Non volevo vivere lì, quella strana abitazione mi incuteva timore: sembrava che ci fosse qualcosa o qualcuno nascosto tra quei muri che stentavano a reggersi in piedi. Non sapevamo nemmeno a chi appartenesse quella casa prima del nostro arrivo, diamine! Poteva essere di uno scienziato pazzo che rinchiudeva cavie negli armadi, chi lo sa… Oppure sotto al letto.
Sbarrai gli occhi e corsi a cercare la mamma, con il solo intento di pregarla anche in ginocchio di tornare nella nostra vera casa in città, e la trovai che stava ancora scaricando i bagagli dall’auto.

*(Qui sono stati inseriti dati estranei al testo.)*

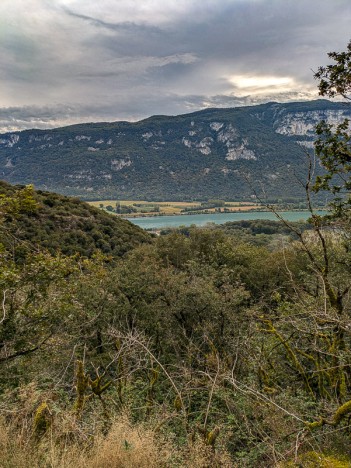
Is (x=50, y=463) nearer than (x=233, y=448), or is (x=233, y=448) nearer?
(x=50, y=463)

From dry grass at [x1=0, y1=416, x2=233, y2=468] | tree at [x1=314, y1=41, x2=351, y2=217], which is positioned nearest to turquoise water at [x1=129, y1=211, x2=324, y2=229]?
tree at [x1=314, y1=41, x2=351, y2=217]

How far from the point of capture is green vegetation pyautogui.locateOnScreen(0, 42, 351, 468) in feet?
13.2

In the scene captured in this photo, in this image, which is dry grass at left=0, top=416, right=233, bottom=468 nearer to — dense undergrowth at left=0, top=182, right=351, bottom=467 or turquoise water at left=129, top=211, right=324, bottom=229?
dense undergrowth at left=0, top=182, right=351, bottom=467

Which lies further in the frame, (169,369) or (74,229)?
(74,229)

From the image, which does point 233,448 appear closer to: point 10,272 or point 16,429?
point 16,429

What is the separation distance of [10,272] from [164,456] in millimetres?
3877

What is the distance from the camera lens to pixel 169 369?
1145 centimetres

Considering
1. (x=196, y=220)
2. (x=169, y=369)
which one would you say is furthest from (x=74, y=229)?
(x=196, y=220)

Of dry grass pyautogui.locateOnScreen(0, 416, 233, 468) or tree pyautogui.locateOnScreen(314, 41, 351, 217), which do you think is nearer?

«Michi, tesoro, mi aiuti con queste buste?», chiese, alludendo al mucchio di sacchetti di plastica accanto alle ruote della macchina.
Sospirai rumorosamente e cominciai a giocherellare con una ciocca dei miei lunghi capelli biondi «Mamma, mi spieghi perché siamo venuti ad abitare… qui? -abbracciai tutto lo spazio circostante con un movimento secco del braccio- in mezzo al nulla?»
Beh, eravamo in aperta campagna, tra alberi secchi ed erbacce alte quasi quanto me; il villaggio era lontano dall’ alloggio scassato in cui avremmo dovuto vivere e la gente non mi sembrava incline a nuove amicizie.
Lei rispose, evitando di guardarmi «Ho ricevuto una telefonata», e prese uno scatolone senza aggiungere altro.
Odiavo quando lasciava le frasi a metà, la curiosità mi stava letteralmente divorando «E chi era? Mamma, ti prego, dimmelo!»
«… Il figlio di un ricco uomo d’affari, amico di tuo padre, ha chiesto la tua mano. E noi ci siamo trasferiti qui in modo che tu possa conoscerlo per poi sposarlo», disse tutto d’un fiato.
Scoppiai a ridere «Okay, divertente, ora dimmi la verità», presi una busta contenente quelli che dovevano essere i piatti di ceramica e puntai lo sguardo sul viso maledettamente serio di mia mamma. Mi rabbuiai.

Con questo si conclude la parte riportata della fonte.